- [INSTRUCTIONS TO FOLLOW] Please give the listing again in its entirety, exactly as written.

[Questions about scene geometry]
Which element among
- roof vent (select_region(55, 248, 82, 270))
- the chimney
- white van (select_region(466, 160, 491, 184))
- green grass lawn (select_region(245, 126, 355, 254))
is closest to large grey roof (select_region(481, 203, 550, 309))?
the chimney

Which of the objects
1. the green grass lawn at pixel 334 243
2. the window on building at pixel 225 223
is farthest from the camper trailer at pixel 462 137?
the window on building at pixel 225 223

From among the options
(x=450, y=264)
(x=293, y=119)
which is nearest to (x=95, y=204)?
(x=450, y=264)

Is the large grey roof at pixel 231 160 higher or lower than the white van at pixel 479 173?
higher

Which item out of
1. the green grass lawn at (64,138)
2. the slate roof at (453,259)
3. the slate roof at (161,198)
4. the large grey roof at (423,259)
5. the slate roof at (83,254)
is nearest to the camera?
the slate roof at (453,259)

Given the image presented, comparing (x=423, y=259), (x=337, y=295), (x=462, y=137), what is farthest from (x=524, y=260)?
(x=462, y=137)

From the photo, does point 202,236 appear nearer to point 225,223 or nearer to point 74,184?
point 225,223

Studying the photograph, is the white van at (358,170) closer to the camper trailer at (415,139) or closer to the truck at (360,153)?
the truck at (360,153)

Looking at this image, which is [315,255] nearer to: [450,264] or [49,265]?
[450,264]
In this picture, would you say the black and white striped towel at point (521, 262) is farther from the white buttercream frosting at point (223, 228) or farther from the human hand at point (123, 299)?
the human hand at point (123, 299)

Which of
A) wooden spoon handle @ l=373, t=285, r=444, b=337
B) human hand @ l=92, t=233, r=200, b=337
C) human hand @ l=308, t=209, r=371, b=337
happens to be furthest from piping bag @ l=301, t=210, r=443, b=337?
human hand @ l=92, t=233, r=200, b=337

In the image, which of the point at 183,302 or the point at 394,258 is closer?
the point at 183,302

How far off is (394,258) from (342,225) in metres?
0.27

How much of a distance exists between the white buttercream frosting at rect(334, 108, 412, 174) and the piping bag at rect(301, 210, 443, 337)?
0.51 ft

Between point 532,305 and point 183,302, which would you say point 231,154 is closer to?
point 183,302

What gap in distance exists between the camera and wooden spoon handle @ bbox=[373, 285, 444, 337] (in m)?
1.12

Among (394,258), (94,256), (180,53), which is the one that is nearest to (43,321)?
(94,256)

- [WRITTEN ANSWER]
Which element among
- roof vent (select_region(55, 248, 82, 270))
- the chimney
- white van (select_region(466, 160, 491, 184))
- green grass lawn (select_region(245, 126, 355, 254))
is closest to large grey roof (select_region(481, 203, 550, 309))?
the chimney

Which of the objects
1. the green grass lawn at pixel 334 243
2. the window on building at pixel 225 223
is farthest from the camper trailer at pixel 462 137?
the window on building at pixel 225 223

From among the options
(x=450, y=264)
(x=293, y=119)
which is nearest to (x=95, y=204)?
(x=450, y=264)

Is the large grey roof at pixel 231 160 higher or lower than the white van at pixel 479 173?
higher

Which item out of
1. the green grass lawn at (64,138)
2. the slate roof at (453,259)
3. the slate roof at (161,198)
4. the large grey roof at (423,259)
5. the slate roof at (83,254)
is nearest to the camera?
the slate roof at (453,259)

Given the image presented, comparing (x=423, y=259), (x=337, y=295), (x=462, y=137), what is farthest from (x=524, y=260)?
(x=462, y=137)

From the photo, does point 202,236 appear nearer to point 225,223 or nearer to point 74,184?
point 225,223

Studying the photograph, is the white van at (358,170) closer to the camper trailer at (415,139) or closer to the truck at (360,153)?
the truck at (360,153)

Looking at this image, which is [315,255] nearer to: [450,264] or [49,265]?
[450,264]
In this picture, would you say the black and white striped towel at point (521, 262) is farther from the white buttercream frosting at point (223, 228) or farther from the human hand at point (123, 299)?
the human hand at point (123, 299)

Which of
A) wooden spoon handle @ l=373, t=285, r=444, b=337
B) human hand @ l=92, t=233, r=200, b=337
C) human hand @ l=308, t=209, r=371, b=337
happens to be furthest from piping bag @ l=301, t=210, r=443, b=337?
human hand @ l=92, t=233, r=200, b=337

In the image, which of the point at 183,302 or the point at 394,258 is closer?
the point at 183,302

How far off is (394,258) from (342,225) in metres?
0.27

How much of a distance exists between the white buttercream frosting at rect(334, 108, 412, 174) and the piping bag at rect(301, 210, 443, 337)?
0.51 ft

Between point 532,305 and point 183,302, which would you say point 231,154 is closer to?
point 183,302

What gap in distance exists between the camera and wooden spoon handle @ bbox=[373, 285, 444, 337] (in m)?
1.12

Among (394,258), (94,256), (180,53), which is the one that is nearest to (43,321)?
(94,256)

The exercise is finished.